Indiana AID is dedicated to providing material, emotional, and/or spiritual support to immigrants who have been detained by ICE (U.S. Immigration and Customs Enforcement) in regional jails. Volunteers have virtual visits with immigrant partners detained in the Clay County jail using the jail’s video chat system, Securus. On these calls, volunteers check in, offer information, and seek to better understand the needs of the individuals they are serving. “The first thing people will tell us is that they’re hungry because they’re not getting enough food,” Robin explains. Indiana AID offers financial assistance so that detained immigrants can access food at the Tiger Commissary, the jail’s small and overpriced store, as well as money to use the jail’s email system. The organization plans to use their recent grant from The Pollination Project to support these services, along with their book purchasing program.
Indiana AID serves immigrants who are held in jails that are not designed for long-term detention, so there’s no programming available for detained individuals. “There’s no work for them to do, no recreation. Some people have literally not seen the sun for months.” The organization orders books at the request of the immigrants to help ease the monotony. They also offer connections to legal resources on the outside and share whatever case information they can with those in detention. “ICE tells them nothing, so whatever information we can give them so they know what’s going on is really useful. It goes a long way.”
These actions can feel like small steps in the face of such a complex and dehumanizing system. As Robin explains, “Detaining immigrants is a revenue stream for the county, Securus, and Tiger Commissary, who are just making money hand over fist. It’s an industry that makes money off of people who are desperate, traumatized. We have a lot of asylum seekers in the jail who have experienced a lot of trauma and this is a completely different type of trauma on top of everything else.” Having gained perspective from her work with Indiana AID, Robin can see how an unjust system like this perpetuates: “Each individual is like ‘I’m just doing my job and my job doesn’t harm people,’ but the system at large harms people.”
This knowledge – difficult though it is – is also motivating. Robin hopes that Indiana AID will continue to grow, eventually expanding regionally so that no matter where immigrants are transferred, someone is there for them. She is especially moved by the growing group of individuals who have joined Indiana AID after being detained themselves. “Formerly detained individuals can provide great insights into what needs to be done.” The organization plans to begin sharing the stories of detained individuals in their own words through a newsletter. The newsletter will give these immigrants a voice and bring the reality of the jail’s conditions to the public.

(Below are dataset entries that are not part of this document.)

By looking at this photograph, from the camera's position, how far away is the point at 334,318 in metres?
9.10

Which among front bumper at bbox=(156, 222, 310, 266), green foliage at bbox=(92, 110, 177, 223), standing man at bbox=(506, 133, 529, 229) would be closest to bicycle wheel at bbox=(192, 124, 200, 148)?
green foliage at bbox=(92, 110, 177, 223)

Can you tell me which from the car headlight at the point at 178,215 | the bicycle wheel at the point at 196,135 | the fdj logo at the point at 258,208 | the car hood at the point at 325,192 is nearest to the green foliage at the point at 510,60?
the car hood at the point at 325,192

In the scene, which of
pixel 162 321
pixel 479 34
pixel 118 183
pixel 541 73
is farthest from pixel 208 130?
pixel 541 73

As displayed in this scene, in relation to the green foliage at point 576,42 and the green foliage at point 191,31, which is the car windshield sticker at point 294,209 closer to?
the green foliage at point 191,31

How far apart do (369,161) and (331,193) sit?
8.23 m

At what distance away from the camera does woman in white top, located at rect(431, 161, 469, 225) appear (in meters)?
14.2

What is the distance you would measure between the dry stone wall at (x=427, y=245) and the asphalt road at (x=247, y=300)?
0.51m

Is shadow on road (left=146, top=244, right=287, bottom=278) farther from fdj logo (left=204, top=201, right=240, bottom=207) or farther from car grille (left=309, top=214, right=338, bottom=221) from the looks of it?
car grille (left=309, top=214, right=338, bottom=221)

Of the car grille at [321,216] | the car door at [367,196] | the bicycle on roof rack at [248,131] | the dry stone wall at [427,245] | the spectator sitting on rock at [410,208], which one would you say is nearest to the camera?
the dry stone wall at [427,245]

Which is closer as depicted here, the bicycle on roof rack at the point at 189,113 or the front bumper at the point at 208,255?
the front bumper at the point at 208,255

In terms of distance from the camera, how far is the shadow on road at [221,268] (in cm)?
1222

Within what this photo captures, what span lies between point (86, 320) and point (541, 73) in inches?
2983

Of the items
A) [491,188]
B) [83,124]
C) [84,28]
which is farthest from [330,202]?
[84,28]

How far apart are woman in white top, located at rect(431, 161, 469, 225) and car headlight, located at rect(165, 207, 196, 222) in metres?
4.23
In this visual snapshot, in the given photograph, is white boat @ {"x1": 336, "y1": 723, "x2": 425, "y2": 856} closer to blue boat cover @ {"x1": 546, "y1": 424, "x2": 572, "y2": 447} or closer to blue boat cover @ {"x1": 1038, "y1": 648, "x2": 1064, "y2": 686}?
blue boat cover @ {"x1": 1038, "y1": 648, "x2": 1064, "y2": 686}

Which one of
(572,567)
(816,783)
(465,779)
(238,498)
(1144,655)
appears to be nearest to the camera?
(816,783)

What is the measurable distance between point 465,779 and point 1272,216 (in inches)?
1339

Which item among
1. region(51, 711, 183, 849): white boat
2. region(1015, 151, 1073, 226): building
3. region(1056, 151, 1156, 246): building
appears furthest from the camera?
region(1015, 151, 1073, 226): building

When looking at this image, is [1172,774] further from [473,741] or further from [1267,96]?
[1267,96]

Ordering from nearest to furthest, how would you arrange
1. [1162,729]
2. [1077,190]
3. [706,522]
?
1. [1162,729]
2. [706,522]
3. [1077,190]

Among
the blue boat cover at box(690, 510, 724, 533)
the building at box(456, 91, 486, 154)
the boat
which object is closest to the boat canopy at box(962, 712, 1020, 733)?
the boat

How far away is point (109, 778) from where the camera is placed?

For Robin, challenging this dehumanizing system has only strengthened her resolve. “I feel more responsibility to stay [in Indiana] and nurture this group and nurture this effort – to combat the powers that be. To show Clay County, Indiana, ICE, and the Midwest that they can’t just go to a small rural town and set up shop and feel no resistance. There are a lot of people in the Midwest who see immigrants as valuable and important community members.”